Maintenant Alemguir était en selle et c’est moi que, d’une voix haletante de sanglots, la princesse suppliait :

— Iravata, toi qui es fort, toi qui aimes ton maître et qui dois m’aimer, puisque tu as l’âme d’un de mes aïeux, protège le prince, défends-le, ramène-le-moi vivant, car s’il ne revient pas, je mourrai…

En disant ces mots, la princesse devint pâle comme de la neige et tomba évanouie dans les bras de ses suivantes.
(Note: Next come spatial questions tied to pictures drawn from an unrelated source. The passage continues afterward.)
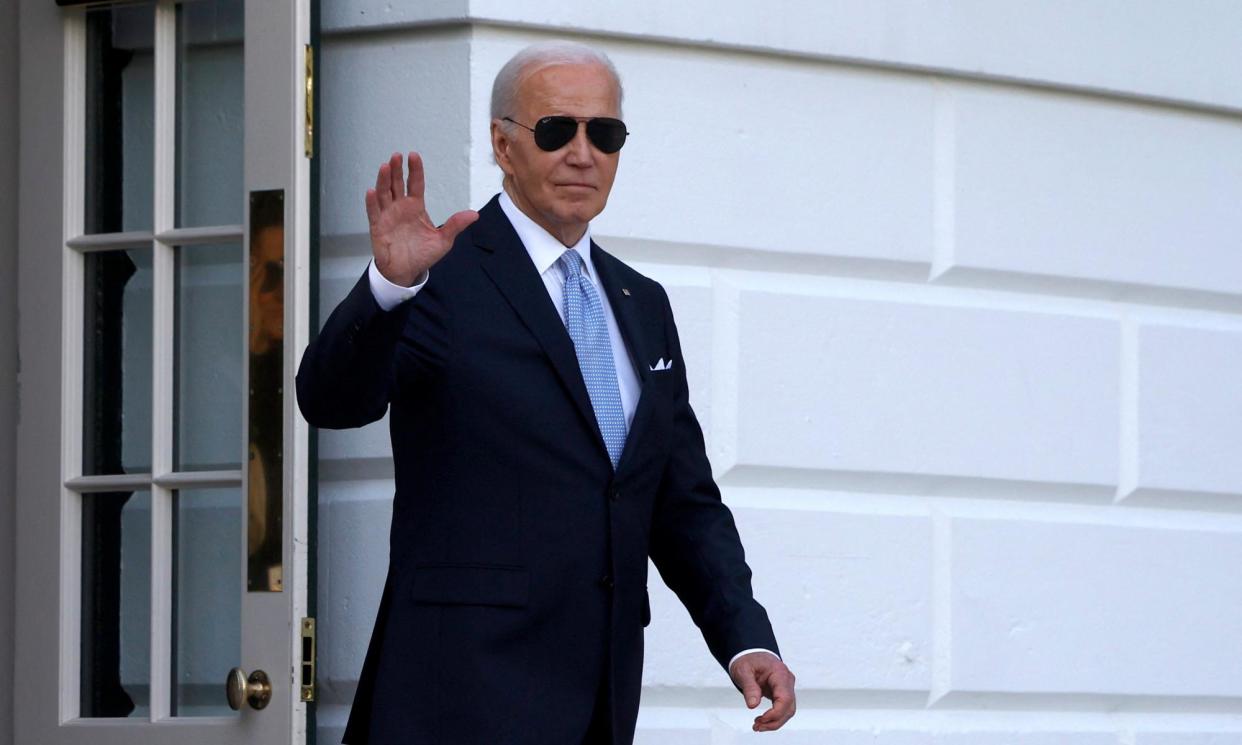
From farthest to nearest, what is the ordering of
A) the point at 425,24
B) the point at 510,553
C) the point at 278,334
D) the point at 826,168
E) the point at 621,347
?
the point at 826,168, the point at 425,24, the point at 278,334, the point at 621,347, the point at 510,553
Je fis le serment dans mon cœur, de défendre mon maître de tous mes efforts, et de ne pas ménager ma vie pour sauver la sienne.
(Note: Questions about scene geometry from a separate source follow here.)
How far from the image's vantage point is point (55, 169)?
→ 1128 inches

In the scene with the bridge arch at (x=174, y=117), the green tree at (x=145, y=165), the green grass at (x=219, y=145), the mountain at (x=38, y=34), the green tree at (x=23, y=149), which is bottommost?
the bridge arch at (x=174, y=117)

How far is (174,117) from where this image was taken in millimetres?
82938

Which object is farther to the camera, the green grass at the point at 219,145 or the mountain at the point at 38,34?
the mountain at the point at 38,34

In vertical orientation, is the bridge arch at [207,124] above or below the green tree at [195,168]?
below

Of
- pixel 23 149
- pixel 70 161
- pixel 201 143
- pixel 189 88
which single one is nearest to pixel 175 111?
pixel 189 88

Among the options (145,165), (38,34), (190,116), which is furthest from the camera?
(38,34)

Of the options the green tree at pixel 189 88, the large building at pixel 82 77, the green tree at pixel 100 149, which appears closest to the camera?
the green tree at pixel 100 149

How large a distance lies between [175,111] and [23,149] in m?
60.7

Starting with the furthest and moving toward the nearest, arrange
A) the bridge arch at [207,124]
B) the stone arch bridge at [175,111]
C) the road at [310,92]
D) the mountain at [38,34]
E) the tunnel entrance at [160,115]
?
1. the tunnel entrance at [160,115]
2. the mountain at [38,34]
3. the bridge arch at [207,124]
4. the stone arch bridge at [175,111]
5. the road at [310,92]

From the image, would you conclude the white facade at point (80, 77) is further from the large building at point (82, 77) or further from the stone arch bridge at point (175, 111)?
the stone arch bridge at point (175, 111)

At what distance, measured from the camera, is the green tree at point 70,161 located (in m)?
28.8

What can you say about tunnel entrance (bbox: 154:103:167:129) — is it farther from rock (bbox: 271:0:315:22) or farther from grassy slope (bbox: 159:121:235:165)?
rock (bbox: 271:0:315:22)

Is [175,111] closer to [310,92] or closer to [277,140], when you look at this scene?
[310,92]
Profitant de l’évanouissement de Saphir-du-Ciel qui la rendait insensible, Alemguir avait donné le signal du départ. On quitta le palais, puis on sortit de Golconde pour rejoindre le gros de l’armée qui campait dans la plaine.

L’artillerie et les éléphants furent placés au centre des bataillons ; les cavaliers à droite et à gauche, et les fantassins devant et derrière.

Les trompettes sonnèrent une marche guerrière, les timbales grondèrent sourdement, l’armée tout entière poussa une longue clameur et l’on marcha vers l’ennemi.